On the question whether the photos depicted the “lascivious exhibition of the genitals or pubic area,” the district court instructed the jury using the factors outlined in United States v. Dost.8 This court adopted those factors in United States v. Rubio.9 The factors are:

(1) whether the focal point of the visual depiction is of the child’s genitalia or pubic area;
(2) whether the ... visual setting is sexually suggestive, i.e., in a place or pose generally associated with sexual activity;
(3) whether the child is depicted in an unnatural pose or in inappropriate attire, considering the age of the child;
(4) whether the child is fully or partially clothed or nude;
(5) whether the visual depiction suggests sexual coyness or willingness to engage in sexual activity;
(6)whether the visual depiction is intended or designed to elicit a sexual response in the viewer.10

The descriptions of the photos fit within the definition of lascivious exhibition of the genital or pubic area, considering the Dost factors. The photos would tend to highlight the pubic area of a 15-year-old girl dressed in leopard skin panties and a black bra or in a t-shirt and nude from the waist down; lying, sitting, or kneeling on a bed. This would be sexually suggestive, highlighting the pubic area in a setting and attire intended to elicit a sexual response in the viewer. The depictions of the girl so dressed and posed would tend to suggest a willingness to engage in sexual activity.
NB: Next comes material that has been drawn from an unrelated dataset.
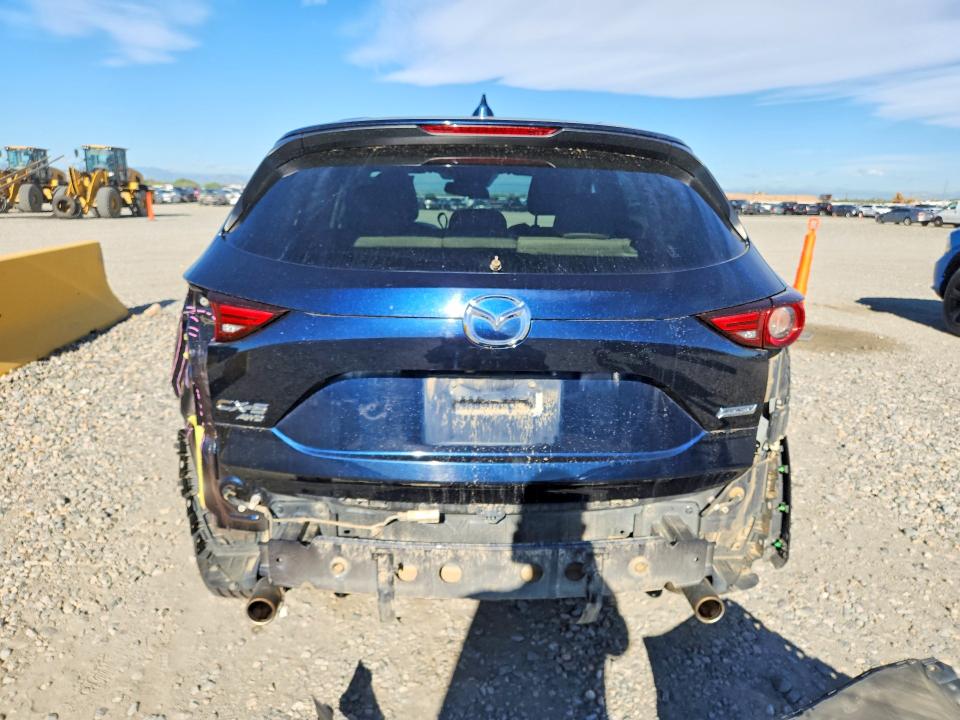 Продаж на аукціоні авто 2017 Mazda Cx-5, vin: JM3KFBDL1H0182737, номер лоту: 67875796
The plain error standard also applies to this claim of error. We are persuaded that there was sufficient evidence to support Villasenor’s conviction of possessing three or more prohibited photos. There was evidence that the photos were sexually explicit as required by the statute and that evidence is not so tenuous as to create a miscarriage of justice.

In sum, Villasenor presents an as-applied challenge to the statute that has been resolved by United States v. Kallestad. Under the plain error standard, there was sufficient evidence to prove that he constructively possessed the photos and that the photos were sexually explicit.

AFFIRMED.

. Judge Jolly dissented in Kallestad.

. See United States v. McCarty, 36 F.3d 1349, 1358 (5th Cir.1994).

.Id. (quoting United States v. Pierre, 958 F.2d 1304, 1310 (5th Cir.1992)(en banc)).

. United. States v. De Leon, 170 F.3d 494, 496 (5th Cir.1999).

. See United States v. Layne, 43 F.3d 127, 131 (5th Cir.1995).

. United States v. Littrell, 574 F.2d 828, 834 (5th Cir.1978).

. See Pub.L. 105-314, Title II, §§ 202(a), 203(a), Oct. 30, 1998, 112 Slat. 2977, 2978.

. 636 F.Supp. 828, 832 (S.D.Cal.1986), aff'd sub. nom. United States v. Wiegand, 812 F.2d 1239 (9th Cir.1987).

. 834 F.2d 442, 448 (5th Cir.1987).

. Rubio, 834 F.2d at 448.






Dissenting Opinion

E. GRADY JOLLY, Circuit Judge,

dissenting:

I respectfully dissent for the reasons stated in my dissent in USA v. Kallestad.